Preferred Qualifications

  • 3M Coding software experience
  • BA degree
  • Previous leadership experience

Additional Information

Work-At-Home Requirements

  • To ensure Home or Hybrid Home/Office associates' ability to work effectively, the self-provided internet service must meet the following criteria:
    • At minimum, a download speed of 25 Mbps and an upload speed of 10 Mbps is required; wireless, wired cable or DSL connection is suggested.
    • Satellite, cellular and microwave connection can be used only if approved by leadership.
  • Employees who live and work from Home in the state of California, Illinois, Montana, or South Dakota will be provided a bi-weekly payment for their internet expense.
  • Humana will provide Home or Hybrid Home/Office associates with telephone equipment appropriate to meet the business requirements for their position/job.
  • Work from a dedicated space lacking ongoing interruptions to protect member PHI / HIPAA information.
  • Travel: While this is a remote position, occasional travel to Humana's offices for training or meetings may be required.

Our Hiring Process

As part of our hiring process for this opportunity, we will be using an exciting interviewing technology called HireVue to enhance our hiring and decision-making ability. If you are selected, you will receive correspondence inviting you to participate in a HireVue assessment (approx. 10-15 minutes).

#LI-LM1

Scheduled Weekly Hours

40

Pay Range

The compensation range below reflects a good faith estimate of starting base pay for full time (40 hours per week) employment at the time of posting. The pay range may be higher or lower based on geographic location and individual pay will vary based on demonstrated job related skills, knowledge, experience, education, certifications, etc.
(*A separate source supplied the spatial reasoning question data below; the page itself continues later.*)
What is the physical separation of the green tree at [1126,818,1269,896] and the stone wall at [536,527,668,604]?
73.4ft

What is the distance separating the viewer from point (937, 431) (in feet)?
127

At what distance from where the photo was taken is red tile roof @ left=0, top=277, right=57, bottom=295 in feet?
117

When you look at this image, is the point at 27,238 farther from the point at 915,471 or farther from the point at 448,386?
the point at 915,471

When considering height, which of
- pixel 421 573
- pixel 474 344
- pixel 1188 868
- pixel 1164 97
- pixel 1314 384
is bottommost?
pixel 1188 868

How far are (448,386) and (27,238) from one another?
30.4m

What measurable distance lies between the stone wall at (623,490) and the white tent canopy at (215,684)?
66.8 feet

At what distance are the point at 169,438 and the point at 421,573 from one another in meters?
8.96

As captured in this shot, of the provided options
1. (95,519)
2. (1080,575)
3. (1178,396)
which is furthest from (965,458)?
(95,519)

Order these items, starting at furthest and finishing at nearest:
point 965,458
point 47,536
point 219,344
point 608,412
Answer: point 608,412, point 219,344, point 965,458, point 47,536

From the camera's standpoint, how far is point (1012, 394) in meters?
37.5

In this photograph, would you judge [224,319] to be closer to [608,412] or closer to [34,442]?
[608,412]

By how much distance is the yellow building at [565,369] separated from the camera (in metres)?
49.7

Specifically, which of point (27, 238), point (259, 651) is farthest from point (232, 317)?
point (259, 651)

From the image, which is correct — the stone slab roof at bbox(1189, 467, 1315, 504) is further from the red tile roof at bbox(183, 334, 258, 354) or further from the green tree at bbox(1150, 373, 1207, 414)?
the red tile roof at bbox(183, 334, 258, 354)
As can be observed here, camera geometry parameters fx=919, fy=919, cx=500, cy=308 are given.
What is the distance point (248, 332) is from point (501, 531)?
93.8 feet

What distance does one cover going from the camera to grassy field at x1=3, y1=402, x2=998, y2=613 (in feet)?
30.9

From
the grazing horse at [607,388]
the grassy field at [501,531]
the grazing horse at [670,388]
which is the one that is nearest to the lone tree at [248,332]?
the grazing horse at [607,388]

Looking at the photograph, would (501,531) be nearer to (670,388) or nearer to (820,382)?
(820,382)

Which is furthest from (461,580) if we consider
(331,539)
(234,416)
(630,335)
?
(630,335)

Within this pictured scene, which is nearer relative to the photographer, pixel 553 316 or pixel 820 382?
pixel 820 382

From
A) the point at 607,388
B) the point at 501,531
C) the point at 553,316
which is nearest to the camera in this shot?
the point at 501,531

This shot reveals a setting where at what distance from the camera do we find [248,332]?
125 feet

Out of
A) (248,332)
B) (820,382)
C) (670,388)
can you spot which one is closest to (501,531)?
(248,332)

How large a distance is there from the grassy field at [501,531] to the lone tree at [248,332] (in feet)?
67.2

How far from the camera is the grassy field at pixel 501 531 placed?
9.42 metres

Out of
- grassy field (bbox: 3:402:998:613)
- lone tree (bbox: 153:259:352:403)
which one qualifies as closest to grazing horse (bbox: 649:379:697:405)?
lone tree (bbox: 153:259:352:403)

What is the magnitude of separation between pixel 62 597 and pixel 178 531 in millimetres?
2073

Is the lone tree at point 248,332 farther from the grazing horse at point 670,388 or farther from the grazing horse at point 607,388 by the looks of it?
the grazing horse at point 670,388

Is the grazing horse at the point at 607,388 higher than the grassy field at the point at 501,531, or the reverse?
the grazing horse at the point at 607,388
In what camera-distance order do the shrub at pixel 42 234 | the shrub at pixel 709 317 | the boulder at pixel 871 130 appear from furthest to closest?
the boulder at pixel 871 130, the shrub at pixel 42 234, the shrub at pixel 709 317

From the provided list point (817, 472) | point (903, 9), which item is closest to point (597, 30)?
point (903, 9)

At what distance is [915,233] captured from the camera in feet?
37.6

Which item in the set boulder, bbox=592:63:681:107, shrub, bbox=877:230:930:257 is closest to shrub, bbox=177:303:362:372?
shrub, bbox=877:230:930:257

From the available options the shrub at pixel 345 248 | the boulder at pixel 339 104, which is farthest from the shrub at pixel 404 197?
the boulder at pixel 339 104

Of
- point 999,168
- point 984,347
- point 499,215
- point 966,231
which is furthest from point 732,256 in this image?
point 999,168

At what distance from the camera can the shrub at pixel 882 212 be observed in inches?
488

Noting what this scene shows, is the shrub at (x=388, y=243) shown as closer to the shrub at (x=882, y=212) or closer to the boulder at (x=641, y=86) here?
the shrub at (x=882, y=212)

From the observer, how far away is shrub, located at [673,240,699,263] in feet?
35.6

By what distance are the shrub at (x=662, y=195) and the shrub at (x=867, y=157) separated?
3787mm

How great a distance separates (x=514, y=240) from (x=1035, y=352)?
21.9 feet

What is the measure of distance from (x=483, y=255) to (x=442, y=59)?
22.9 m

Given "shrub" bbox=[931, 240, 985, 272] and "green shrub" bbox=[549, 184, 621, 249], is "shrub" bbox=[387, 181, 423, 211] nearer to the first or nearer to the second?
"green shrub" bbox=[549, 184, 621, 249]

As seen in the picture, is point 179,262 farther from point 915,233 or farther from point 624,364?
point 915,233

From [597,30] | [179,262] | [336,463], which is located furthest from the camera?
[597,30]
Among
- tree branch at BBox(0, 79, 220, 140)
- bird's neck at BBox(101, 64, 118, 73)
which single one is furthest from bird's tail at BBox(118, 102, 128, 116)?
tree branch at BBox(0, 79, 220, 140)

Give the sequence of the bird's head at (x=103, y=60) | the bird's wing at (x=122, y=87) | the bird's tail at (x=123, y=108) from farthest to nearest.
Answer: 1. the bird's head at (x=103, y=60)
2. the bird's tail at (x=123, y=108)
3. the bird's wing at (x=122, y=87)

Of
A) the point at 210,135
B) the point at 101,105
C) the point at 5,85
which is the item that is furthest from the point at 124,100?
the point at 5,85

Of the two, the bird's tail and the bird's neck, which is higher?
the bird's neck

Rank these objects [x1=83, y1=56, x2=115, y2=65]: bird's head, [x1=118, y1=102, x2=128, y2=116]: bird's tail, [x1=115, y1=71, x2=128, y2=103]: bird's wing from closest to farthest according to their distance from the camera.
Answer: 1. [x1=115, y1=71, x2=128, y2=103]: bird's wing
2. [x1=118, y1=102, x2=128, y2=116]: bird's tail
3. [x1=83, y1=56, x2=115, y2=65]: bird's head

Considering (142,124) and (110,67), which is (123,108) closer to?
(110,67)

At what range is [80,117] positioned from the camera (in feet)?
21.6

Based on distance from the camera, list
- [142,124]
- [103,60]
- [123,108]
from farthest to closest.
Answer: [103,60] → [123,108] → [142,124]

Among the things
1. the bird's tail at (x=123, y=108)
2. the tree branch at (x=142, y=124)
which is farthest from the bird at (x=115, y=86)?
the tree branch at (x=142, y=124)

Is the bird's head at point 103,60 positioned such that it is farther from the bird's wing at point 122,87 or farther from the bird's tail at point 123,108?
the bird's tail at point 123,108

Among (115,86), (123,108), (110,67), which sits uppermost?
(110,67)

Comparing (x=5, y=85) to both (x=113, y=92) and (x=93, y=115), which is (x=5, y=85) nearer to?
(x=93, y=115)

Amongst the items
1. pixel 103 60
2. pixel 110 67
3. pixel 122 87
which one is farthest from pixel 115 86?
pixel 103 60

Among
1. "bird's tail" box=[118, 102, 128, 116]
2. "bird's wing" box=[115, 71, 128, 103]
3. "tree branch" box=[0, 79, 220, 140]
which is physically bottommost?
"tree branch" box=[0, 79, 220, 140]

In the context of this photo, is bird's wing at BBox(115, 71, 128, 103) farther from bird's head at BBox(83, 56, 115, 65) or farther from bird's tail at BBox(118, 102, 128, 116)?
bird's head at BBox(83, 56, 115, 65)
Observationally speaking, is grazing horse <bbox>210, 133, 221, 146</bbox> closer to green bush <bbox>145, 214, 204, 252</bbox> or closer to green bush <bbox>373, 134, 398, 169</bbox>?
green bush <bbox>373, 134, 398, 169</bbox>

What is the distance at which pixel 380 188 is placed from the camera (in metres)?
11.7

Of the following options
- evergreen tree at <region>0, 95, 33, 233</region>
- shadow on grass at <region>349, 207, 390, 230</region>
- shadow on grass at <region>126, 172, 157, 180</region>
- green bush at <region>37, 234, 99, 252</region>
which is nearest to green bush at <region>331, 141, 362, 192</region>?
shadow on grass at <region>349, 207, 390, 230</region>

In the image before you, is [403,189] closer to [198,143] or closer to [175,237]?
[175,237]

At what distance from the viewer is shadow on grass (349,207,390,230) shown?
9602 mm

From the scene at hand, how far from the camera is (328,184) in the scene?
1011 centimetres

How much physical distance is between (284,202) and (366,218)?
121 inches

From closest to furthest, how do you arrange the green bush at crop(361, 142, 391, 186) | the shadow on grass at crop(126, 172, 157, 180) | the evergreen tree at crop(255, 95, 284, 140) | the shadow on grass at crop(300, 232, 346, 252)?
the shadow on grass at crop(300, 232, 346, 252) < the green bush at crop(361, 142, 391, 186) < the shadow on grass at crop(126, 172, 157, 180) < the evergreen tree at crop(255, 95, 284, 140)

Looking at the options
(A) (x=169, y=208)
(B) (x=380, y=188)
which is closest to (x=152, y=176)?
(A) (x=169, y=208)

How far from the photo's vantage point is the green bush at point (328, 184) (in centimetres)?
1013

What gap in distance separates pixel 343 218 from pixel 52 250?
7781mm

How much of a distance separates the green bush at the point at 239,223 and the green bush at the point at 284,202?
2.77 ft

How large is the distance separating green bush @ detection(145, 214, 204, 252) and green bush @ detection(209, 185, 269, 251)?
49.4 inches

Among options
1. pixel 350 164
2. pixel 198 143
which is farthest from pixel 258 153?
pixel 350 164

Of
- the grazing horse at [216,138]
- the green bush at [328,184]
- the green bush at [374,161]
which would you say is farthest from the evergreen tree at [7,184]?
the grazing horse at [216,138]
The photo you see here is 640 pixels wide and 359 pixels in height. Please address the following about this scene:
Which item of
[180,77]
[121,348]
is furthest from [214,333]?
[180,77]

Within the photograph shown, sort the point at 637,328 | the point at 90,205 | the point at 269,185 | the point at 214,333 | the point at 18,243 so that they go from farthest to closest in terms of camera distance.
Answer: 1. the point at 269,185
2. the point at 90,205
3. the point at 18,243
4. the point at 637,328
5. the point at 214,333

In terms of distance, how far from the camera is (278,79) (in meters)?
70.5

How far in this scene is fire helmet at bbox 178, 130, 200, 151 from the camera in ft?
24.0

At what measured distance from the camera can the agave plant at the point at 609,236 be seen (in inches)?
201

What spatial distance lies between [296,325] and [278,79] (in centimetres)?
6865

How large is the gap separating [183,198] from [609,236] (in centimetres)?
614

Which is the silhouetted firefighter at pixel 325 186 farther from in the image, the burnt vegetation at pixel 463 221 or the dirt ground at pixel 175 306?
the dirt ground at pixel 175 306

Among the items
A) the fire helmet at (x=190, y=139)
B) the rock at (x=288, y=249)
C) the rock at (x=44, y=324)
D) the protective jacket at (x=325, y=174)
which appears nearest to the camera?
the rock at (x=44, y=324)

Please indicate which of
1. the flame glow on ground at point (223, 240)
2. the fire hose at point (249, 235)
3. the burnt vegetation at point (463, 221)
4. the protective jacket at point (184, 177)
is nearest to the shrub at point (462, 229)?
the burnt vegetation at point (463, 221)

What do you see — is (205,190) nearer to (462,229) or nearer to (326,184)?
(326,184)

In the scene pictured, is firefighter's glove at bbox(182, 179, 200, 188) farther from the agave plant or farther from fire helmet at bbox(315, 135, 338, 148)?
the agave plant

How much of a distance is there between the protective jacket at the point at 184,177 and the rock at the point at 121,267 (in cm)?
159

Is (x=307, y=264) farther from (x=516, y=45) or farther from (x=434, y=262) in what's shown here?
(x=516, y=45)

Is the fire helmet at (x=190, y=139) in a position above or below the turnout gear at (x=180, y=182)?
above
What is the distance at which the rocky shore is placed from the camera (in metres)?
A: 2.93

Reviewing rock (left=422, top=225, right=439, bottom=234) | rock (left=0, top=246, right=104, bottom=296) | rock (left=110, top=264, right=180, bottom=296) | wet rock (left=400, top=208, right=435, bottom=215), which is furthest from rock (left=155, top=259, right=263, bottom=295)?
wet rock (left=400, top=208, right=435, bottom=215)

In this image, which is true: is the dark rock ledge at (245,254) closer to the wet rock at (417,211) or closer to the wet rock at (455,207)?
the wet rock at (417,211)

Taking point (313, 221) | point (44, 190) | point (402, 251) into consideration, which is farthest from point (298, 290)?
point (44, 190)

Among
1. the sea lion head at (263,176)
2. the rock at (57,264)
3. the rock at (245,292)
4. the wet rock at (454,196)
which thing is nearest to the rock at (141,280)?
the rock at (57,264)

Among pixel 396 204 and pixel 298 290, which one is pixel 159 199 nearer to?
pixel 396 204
$71,100 - $97,800 per year

This job is eligible for a bonus incentive plan.

Description of Benefits

Humana offers competitive benefits that support whole-person well-being, including medical, dental and vision benefits, 401(k) retirement savings plan, time off, short-term and long-term disability, life insurance and many other opportunities.

Application Deadline: 07-09-2026

About us

Humana Inc. (NYSE: HUM) is a leading U.S. healthcare company. Through our Humana insurance services and our CenterWell healthcare services, we make it easier for the millions of people we serve to achieve their best health.

Equal Opportunity Employer

It is the policy of Humana not to discriminate against any employee or applicant for employment because of race, color, religion, sex, sexual orientation, gender identity, national origin, age, marital status, genetic information, disability or protected veteran status.